Una Promesa
Snape sirvió el té caliente en una taza desportillada y agregó unas cuantas gotas de poción revitalizante.
—Quiero que me expliques con detalle que es lo que te ha pasado —dijo mientras le alcanzaba la taza a Lupin.
—Nunca había experimentado tal sensación, fue casi como entrar en un éxtasis. El olor, no pude entender muy bien qué era. Olía a bosque, al cambio de estaciones. Mi cuerpo se quedó como anestesiado, pero casi de inmediato vino el dolor, sentí un hormigueo en todo el cuerpo, me dolía el estómago, me ardían las venas, y luego todo se quedó negro —. La mirada de Lupin estaba perdida, intentaba poner en palabras lo que le había sucedido.
—Pero recuperaste la conciencia bastante rápido.
—Sí, después de vomitar.
—¿Cómo te sientes ahora?
—Sólo un poco cansado. ¿Crees que la sangre me ha envenenado?
—Puede ser, pero nunca he oído hablar de sangre humana que sea venenosa. Sospecho (y solo estoy haciendo una suposición aquí) que se trata más bien de una purga.
—¿Purga? ¿Purgar qué?
Snape se quedó pensativo. Tenía una sospecha, pero era aún muy temprano para sacar conclusiones.
—Aún no estoy seguro de eso —contestó. —Necesito unas cuantas muestras de tu sangre. Es importante.
Lupin estuvo de acuerdo, sacó su varita e hizo un corte a lo largo de su brazo mientras preguntaba:
—La Akardos, ¿éstas completamente seguro que se encuentra a salvo en la Mansión Malfoy? ¿No crees que sería más sensato llevarla a Hogwarts?
Snape entrecerró los ojos.
—Estoy siguiendo órdenes, Lupin. No sé cómo esperas que haga eso. ¿En base a qué?
—¡Su seguridad!
—Su... seguridad. —repitió Snape arrastrando las palabras. Su indignación burbujeando bajo su máscara de indiferencia. —Ya te he dicho que he tomado todas las precauciones necesarias.
—Pero...
—¿Has visto a Tonks últimamente, por casualidad? —preguntó Snape maliciosamente mientras recolectaba algunos tubos de ensayo de la sangre que fluía.
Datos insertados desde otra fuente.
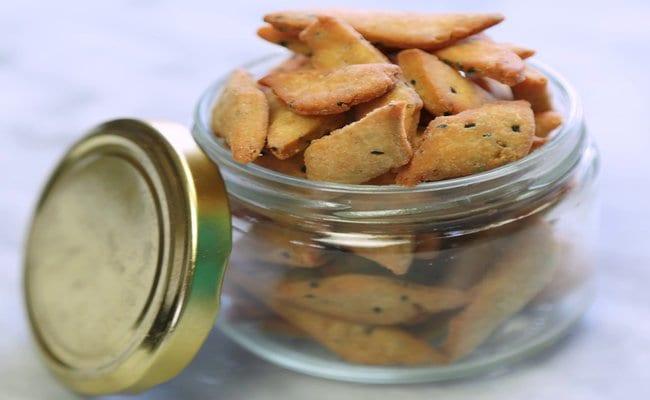try this ajwain aur kalonji ki nimki for your tea time snack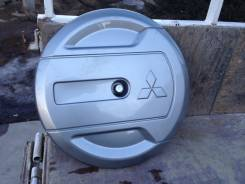 Колпак запасного колеса. Mitsubishi Pajero iO, H66W, H76W, H77W Mitsubishi Pajero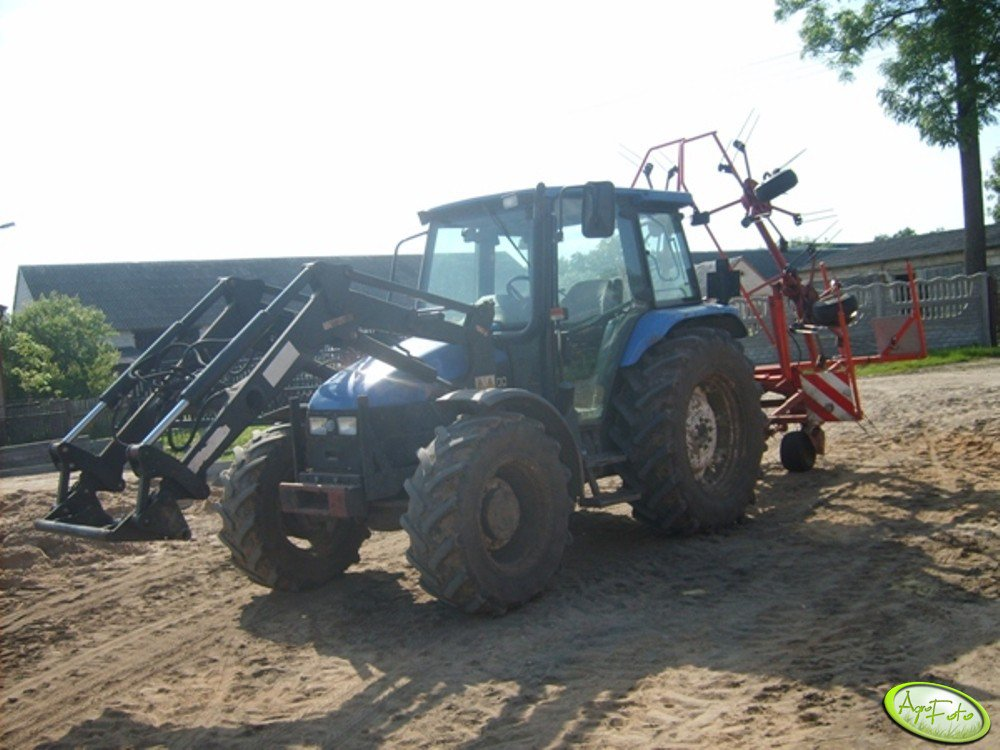 New Holland TL100 & KUHN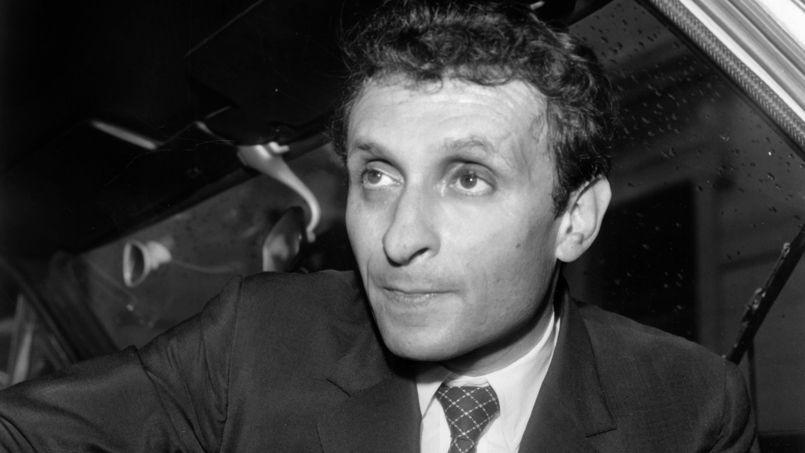 Me Victor Rochenoir, avocat conseil de la Garantie foncière, au moment où il vient d'être inculpé par le juge, le 3 août 1971.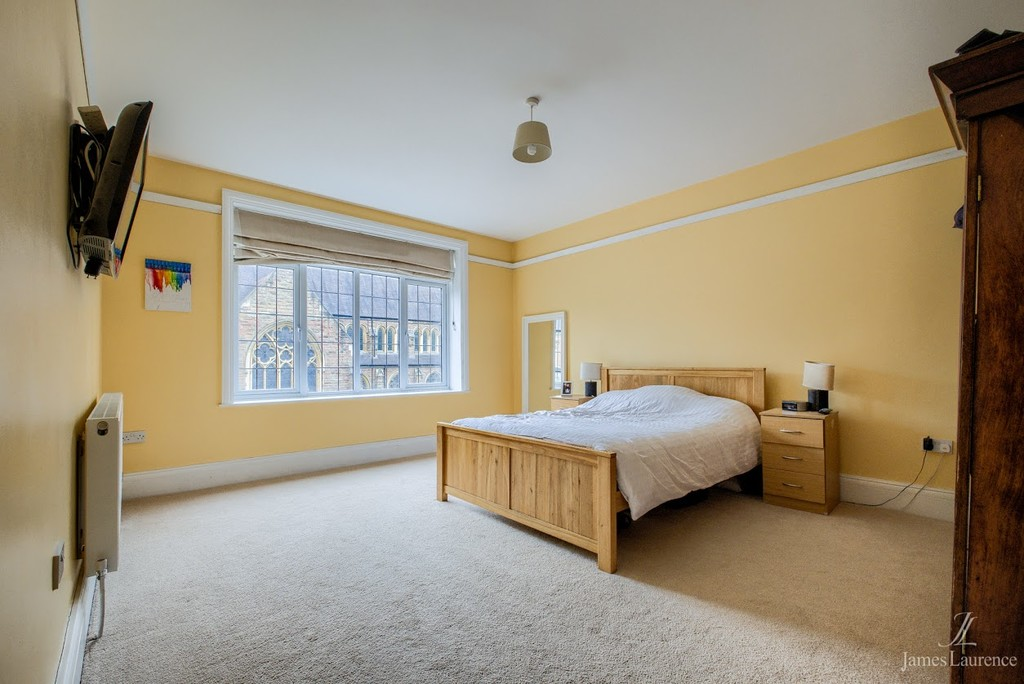 Image 10/20 of property Oxford Road, Moseley, B13 9EJ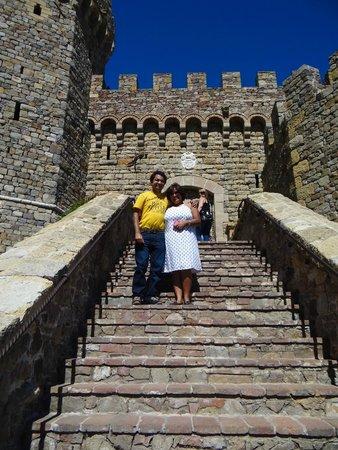 Castello di Amorosa: The entrance to the information centre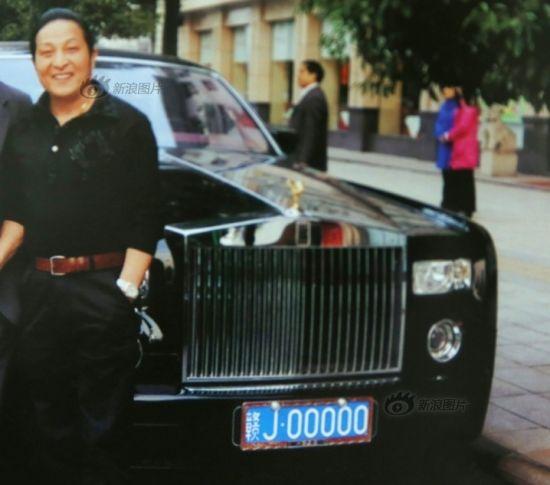 """这辆车牌为赣J00000的劳斯莱斯幻影是王林诸多豪车中的一辆,他曾对女信徒炫耀:""""蓝牌5个0,全国就是我这一台车!"""""""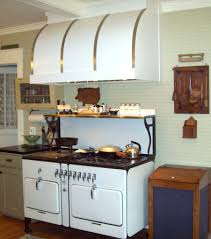 vintage kitchen appliance retro appliances: gas ranges this comes in handy for t hose fashioned stoves vintage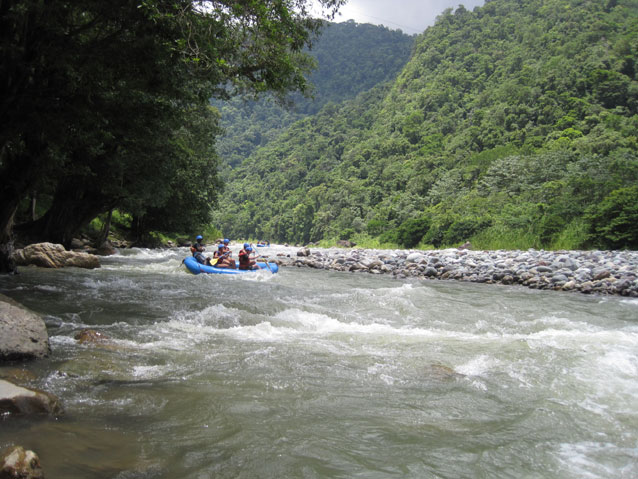 Rafting down the Cangrejal River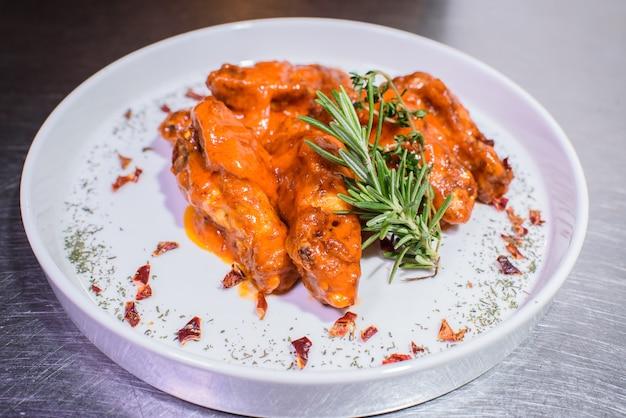 Grillowane skrzydełka w ostrym sosie. smaczne i niezdrowe jedzenie.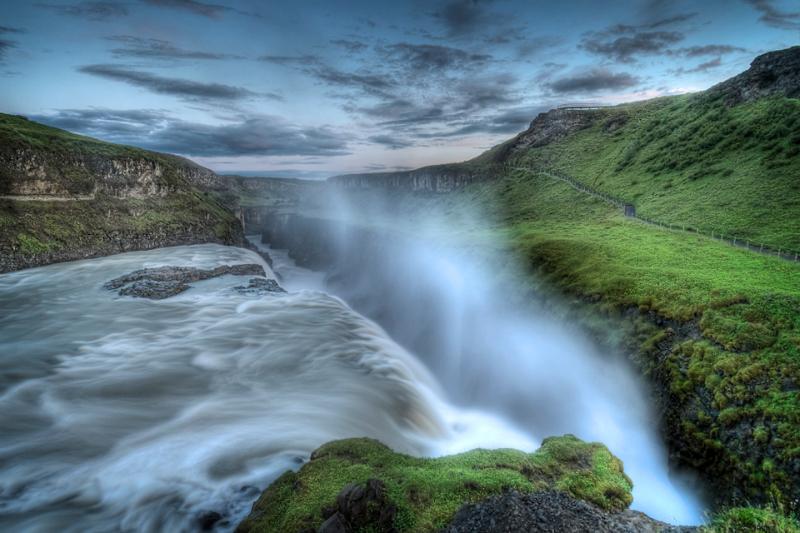 Gullfoss Waterfall Photo: momentaryawe.com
Lupin abrió los ojos, sorprendido de escuchar esa pregunta proveniente de Snape. ¿Desde cuándo estaba interesado en su vida personal?
—Yo... no. No la he visto.
—Su Patronus cambió —continuó Snape sin mirarlo. —Es un lobo ahora. Supongo que por eso has decidido venir y esconderte en medio de la nada.
—No me escondo —dijo Lupin avergonzado. —Dumbledore me ha enviado a una misión...
—Claro... entonces me pregunto, por qué la pobrecilla Nymphadora luce como un desastre andante. ¿Un amor no correspondido, tal vez? —Su voz era baja, aderezada con un delicado tono mordaz. —Siempre has sido un cobarde, Lupin. Desde que eras un cachorro en el colegio, escondiéndote detrás de tus amigos, detrás de Dumbledore. Te aconsejo que esta vez te encargues de tus propios problemas y apartes el hocico de lo que no te concierne.
Lupin abrió la boca para responder, pero entonces Snape se puso de pie.
—Gracias por las muestras. Sabré dónde encontrarte si te necesito.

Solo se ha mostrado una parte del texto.